Placenta hIGF1 nanoparticle treatment in guinea pigs mitigates FGR-associated fetal sex dependent effects on liver metabolism-related signaling pathways.

Abstract

Fetal development in an adverse in utero environment significantly increases the risk of developing metabolic diseases in later life, including dyslipidemia, non-alcoholic fatty liver diseases and diabetes. The aim of this study was to determine whether improving the in utero fetal growth environment with a placental nanoparticle gene therapy would ameliorate fetal growth restriction (FGR)-associated dysregulation of fetal hepatic lipid and glucose metabolism-related signaling pathways. Using the guinea pig maternal nutrient restriction (MNR) model of placental insufficiency and FGR, placenta efficiency and fetal weight was significantly improved following three administrations of a non-viral polymer-based nanoparticle gene therapy to the placenta from mid-pregnancy (gestational day 35) until gestational day 52. The nanoparticle gene therapy transiently increased expression of human insulin-like growth factor 1 (hIGF1) in placenta trophoblast.
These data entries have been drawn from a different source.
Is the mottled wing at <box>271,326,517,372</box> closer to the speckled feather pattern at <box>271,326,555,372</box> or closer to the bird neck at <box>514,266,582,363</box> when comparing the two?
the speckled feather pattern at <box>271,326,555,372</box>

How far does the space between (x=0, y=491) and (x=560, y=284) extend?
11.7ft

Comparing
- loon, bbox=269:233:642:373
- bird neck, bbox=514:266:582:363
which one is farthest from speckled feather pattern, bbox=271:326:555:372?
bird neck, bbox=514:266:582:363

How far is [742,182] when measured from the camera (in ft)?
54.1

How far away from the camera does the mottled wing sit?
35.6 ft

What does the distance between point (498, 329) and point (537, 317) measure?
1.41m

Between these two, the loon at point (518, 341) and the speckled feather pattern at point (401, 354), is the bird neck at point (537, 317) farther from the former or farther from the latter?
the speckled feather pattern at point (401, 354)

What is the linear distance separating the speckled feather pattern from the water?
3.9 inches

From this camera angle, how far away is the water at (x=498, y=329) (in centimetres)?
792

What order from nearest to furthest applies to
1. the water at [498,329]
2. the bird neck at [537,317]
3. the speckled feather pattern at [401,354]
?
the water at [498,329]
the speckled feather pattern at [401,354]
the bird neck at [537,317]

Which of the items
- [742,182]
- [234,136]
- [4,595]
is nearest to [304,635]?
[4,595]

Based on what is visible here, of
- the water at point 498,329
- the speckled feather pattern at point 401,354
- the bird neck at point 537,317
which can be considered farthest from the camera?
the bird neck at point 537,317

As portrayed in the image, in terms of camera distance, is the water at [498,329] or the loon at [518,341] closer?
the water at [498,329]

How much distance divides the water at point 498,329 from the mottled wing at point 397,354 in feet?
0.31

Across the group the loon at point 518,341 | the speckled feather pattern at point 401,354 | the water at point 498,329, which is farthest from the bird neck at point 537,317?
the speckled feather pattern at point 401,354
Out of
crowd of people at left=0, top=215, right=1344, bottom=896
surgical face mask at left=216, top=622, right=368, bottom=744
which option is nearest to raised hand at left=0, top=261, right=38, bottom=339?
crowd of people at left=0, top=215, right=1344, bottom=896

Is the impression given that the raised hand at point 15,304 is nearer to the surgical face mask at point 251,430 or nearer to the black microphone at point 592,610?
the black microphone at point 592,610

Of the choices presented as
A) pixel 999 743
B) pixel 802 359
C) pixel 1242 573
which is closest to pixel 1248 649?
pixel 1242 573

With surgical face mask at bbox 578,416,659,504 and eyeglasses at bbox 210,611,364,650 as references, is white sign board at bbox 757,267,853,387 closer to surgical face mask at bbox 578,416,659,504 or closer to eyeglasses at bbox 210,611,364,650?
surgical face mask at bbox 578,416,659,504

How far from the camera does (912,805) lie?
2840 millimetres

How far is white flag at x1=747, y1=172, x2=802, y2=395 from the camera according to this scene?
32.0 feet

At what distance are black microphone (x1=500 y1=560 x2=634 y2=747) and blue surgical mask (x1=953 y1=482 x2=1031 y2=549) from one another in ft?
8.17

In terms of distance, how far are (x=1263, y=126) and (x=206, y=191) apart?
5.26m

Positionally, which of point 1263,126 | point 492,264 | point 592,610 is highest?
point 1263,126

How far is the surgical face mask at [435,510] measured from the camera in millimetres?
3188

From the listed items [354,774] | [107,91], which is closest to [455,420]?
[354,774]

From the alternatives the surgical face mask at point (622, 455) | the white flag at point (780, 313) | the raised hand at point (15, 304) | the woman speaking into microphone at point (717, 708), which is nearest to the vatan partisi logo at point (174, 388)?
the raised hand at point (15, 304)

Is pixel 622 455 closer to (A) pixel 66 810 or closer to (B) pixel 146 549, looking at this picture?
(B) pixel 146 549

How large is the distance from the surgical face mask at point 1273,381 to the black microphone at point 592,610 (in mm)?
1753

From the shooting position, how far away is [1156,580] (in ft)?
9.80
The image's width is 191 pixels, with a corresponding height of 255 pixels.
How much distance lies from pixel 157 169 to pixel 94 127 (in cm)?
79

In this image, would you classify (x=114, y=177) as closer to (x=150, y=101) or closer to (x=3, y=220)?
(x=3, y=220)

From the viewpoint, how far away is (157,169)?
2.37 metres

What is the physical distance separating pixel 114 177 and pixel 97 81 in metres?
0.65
Fetal liver tissue was collected near-term at gestational day 60. Fetal sex specific differences in liver gene and protein expression of pro-fibrosis and glucose metabolism-related factors were demonstrated in sham-treated FGR fetuses but not observed in FGR fetuses who received placental hIGF1 nanoparticle treatment. Increased plasma bilirubin, an indirect measure of hepatic activity, was also demonstrated with placental hIGF1 nanoparticle treatment. We speculate that the changes in liver gene and protein expression and increased liver activity that result in similar expression profiles to appropriately growing Control fetuses might confer protection against increased susceptibility to aberrant liver physiology in later-life. Overall, this work opens avenues for future research assessing the translational prospect of mitigating FGR-induced metabolic derangements.